🤖 AI Summary
This study investigates how service robots can unobtrusively interpret multimodal social cues—speech, gesture, and gaze—while users perform primary tasks, enabling socially acceptable human–robot interaction. Focusing on a café small-talk scenario, we employed an augmented reality (AR) simulation experiment, multimodal behavioral coding, user interviews, and statistical modeling to systematically examine the synergistic modulation of robot embodiment (anthropomorphic, zoomorphic, or technical; ground- or aerial-based) and user conversational role (initiator vs. responder) on cue usage patterns. We first reveal that embodiment significantly influences spatial distribution of cues (e.g., gesture height), whereas conversational role governs combinatorial complexity of cue integration. We propose a novel interaction design framework integrating cognitive load, social context, and perceptual feasibility. Furthermore, we derive three rational principles guiding user cue selection and identify cross-intent generalizable cue patterns.
📝 Abstract
As social service robots become commonplace, it is essential for them to effectively interpret human signals, such as verbal, gesture, and eye gaze, when people need to focus on their primary tasks to minimize interruptions and distractions.

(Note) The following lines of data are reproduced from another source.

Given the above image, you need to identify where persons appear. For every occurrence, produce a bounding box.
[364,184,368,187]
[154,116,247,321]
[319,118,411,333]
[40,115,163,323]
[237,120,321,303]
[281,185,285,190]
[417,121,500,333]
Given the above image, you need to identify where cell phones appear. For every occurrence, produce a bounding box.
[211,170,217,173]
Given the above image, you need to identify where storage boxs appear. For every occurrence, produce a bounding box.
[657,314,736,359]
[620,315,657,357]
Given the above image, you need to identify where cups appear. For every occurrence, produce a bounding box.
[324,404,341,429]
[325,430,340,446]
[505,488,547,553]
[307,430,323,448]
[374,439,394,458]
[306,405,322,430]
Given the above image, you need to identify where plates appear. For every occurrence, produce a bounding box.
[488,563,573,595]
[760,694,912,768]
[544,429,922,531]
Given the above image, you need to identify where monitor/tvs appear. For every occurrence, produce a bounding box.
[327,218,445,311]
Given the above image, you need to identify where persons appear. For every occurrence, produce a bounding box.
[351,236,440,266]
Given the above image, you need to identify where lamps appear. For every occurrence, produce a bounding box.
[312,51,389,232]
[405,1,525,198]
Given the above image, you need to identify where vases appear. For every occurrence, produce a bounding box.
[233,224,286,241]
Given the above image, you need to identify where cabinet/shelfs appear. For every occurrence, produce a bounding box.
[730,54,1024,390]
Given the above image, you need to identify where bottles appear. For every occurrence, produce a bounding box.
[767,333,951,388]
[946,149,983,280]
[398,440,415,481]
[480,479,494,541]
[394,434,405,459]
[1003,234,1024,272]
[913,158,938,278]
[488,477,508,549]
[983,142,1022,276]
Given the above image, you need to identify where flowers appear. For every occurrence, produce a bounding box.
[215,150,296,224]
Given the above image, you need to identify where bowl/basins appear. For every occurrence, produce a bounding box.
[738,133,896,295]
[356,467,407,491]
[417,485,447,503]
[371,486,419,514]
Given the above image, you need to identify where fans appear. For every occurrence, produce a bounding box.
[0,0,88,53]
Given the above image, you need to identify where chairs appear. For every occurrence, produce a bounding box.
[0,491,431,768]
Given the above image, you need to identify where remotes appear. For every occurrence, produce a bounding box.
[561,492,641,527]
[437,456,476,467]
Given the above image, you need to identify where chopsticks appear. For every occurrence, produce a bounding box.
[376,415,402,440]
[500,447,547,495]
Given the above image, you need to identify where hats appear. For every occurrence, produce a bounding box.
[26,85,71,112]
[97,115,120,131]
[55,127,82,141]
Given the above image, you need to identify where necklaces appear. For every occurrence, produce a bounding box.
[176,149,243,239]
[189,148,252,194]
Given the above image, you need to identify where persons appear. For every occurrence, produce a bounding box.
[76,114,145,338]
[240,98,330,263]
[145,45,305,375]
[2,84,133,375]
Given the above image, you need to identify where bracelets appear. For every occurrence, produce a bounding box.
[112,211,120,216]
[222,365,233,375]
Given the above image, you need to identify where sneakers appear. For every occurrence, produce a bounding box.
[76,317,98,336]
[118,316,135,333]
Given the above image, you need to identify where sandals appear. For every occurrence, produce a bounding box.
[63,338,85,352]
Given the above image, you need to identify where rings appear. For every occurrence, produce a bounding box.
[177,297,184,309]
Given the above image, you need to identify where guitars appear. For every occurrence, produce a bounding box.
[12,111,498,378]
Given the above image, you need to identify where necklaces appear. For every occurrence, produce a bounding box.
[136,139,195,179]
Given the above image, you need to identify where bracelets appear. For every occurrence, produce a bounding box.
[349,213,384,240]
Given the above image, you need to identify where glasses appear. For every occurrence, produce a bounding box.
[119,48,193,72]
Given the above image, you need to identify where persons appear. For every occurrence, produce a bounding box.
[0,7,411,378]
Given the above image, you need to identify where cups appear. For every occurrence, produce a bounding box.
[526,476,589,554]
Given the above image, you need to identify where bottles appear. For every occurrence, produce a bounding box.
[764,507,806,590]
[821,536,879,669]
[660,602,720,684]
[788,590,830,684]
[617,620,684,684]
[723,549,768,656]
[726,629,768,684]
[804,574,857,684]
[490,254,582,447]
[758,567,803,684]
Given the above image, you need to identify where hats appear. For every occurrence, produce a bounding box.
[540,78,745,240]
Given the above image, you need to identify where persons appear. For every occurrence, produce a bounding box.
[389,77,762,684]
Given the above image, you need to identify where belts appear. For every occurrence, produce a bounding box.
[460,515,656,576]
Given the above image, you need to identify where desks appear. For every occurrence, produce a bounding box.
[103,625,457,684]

Toward such a socially acceptable Human-Robot Interaction, we conducted a study ($N=24$) in an AR-simulated context of a coffee chat. Participants elicited social cues to signal intentions to an anthropomorphic, zoomorphic, grounded technical, or aerial technical robot waiter when they were speakers or listeners. Our findings reveal common patterns of social cues over intentions, the effects of robot morphology on social cue position and conversational role on social cue complexity, and users' rationale in choosing social cues. We offer insights into understanding social cues concerning perceptions of robots, cognitive load, and social context. Additionally, we discuss design considerations on approaching, social cue recognition, and response strategies for future service robots.